抜粋箇所 →

_ _ _ _

2015年11月24日火曜日

文豪札の裏表

いわゆる文豪とは夏目漱石とかドストエフスキーとか、
プルーストとかエミリー・ブロンテとかです。
とくにどこからどこまでとも決めず、完全にぼくの主観です。
ぼくは小説に関してすごく詳しいのかというとそこまででもありませんが、
一般的な人よりは好きでよく読む方だと思います。

その経験を活かして文豪札を作ろうという考えです。
具体的にはフォトフレイムなどを使って表には顔写真、
そして裏にはその作家が小説中で書いた名文章を引用する。

この“名文書”を裏表で載せるというのが画期的です(自分で言う)。
ハンバーガー屋の写真立てのアイデアを発展させて。
ぼくが小説中の心を打たれた文章を引用して、
お客さんが注文を待っている間、
写真立てに引用された一文を読んで時間つぶしなどができるという代物です。

ピザを待っている間に、
ドストエフスキーの小説に現れる個性的な人物が楽しめるような文だったり、
宮沢賢治のファンタジーな言葉の組み合わせを暗唱できるようにしたいと思います。

_ _ _ _

作業項目 1 →
文豪札についての文章を、「具体的にはフォトフレイムなどを使って表には顔写真、」という語句を含むところから書き写し、「写真立てに引用された一文を読んで時間つぶしなどができるという代物です。」の後で止めてください。
作業項目 2 →
次の(a)〜(c)が文豪札についての文章と合っているかどうかを、それぞれ「はい」か「いいえ」で答え、根拠となる語句をそのまま引用してください。
(a) どの作家を文豪とするかは、筆者の主観で決めている。
(b) 筆者は、自分は小説に非常に詳しいと述べている。
(c) 札の表には作家の顔写真を載せる。
一覧はこの作業では使いません。

提供情報 →

_ _ _ _

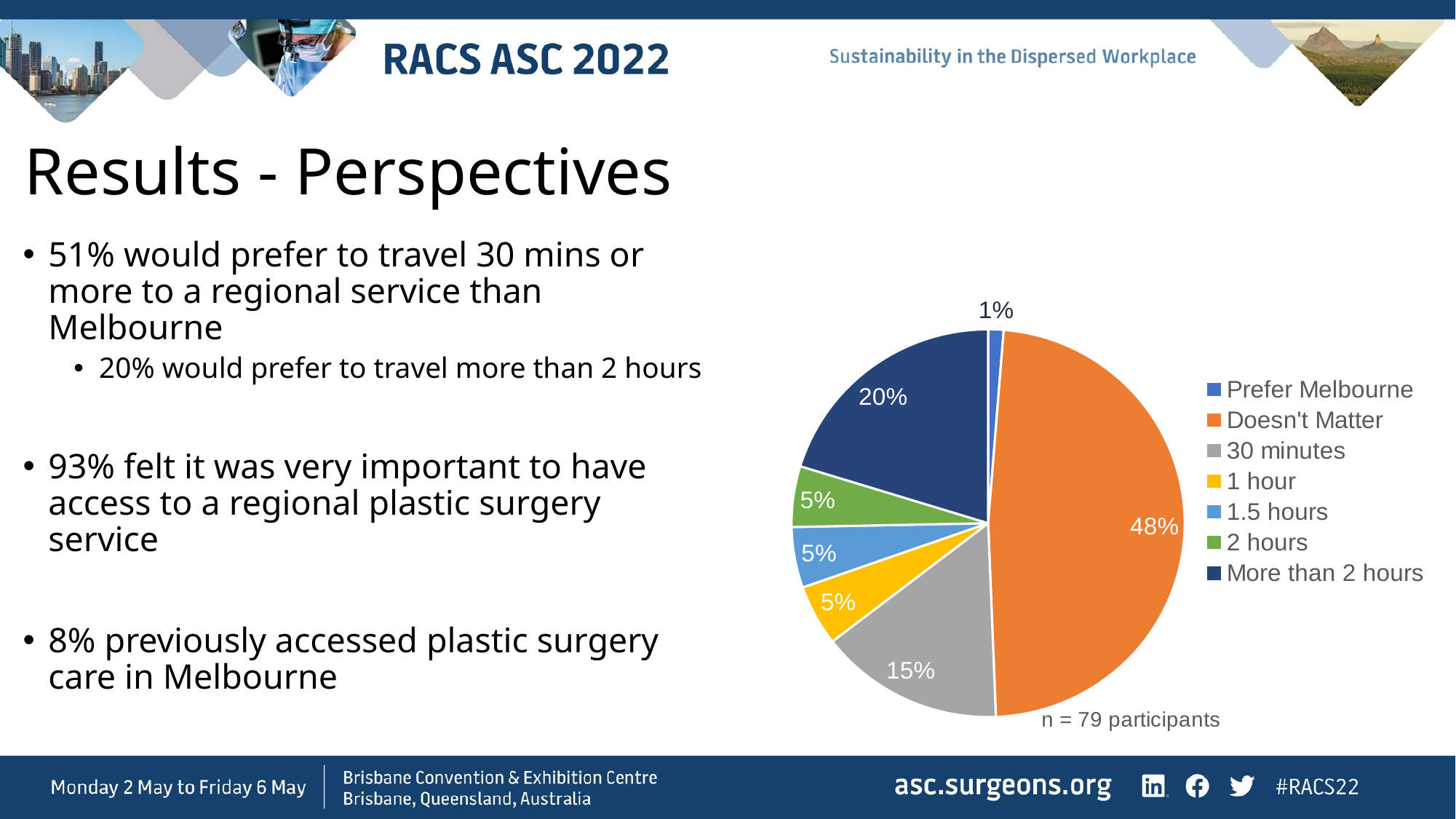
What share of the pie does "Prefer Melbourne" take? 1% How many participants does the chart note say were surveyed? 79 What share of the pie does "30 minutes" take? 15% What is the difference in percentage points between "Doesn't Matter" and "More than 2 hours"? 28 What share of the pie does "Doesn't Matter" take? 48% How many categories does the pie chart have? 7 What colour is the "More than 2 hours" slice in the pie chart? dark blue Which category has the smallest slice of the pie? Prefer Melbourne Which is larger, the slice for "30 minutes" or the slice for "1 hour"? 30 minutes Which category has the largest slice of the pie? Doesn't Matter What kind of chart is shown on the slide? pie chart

_ _ _ _

解答例 1 →
具体的にはフォトフレイムなどを使って表には顔写真、
そして裏にはその作家が小説中で書いた名文章を引用する。

この“名文書”を裏表で載せるというのが画期的です(自分で言う)。
ハンバーガー屋の写真立てのアイデアを発展させて。
ぼくが小説中の心を打たれた文章を引用して、
お客さんが注文を待っている間、
写真立てに引用された一文を読んで時間つぶしなどができるという代物です。

解答例 2 →
(a) はい。「とくにどこからどこまでとも決めず、完全にぼくの主観です。」
(b) いいえ。「すごく詳しいのかというとそこまででもありませんが」
(c) はい。「表には顔写真」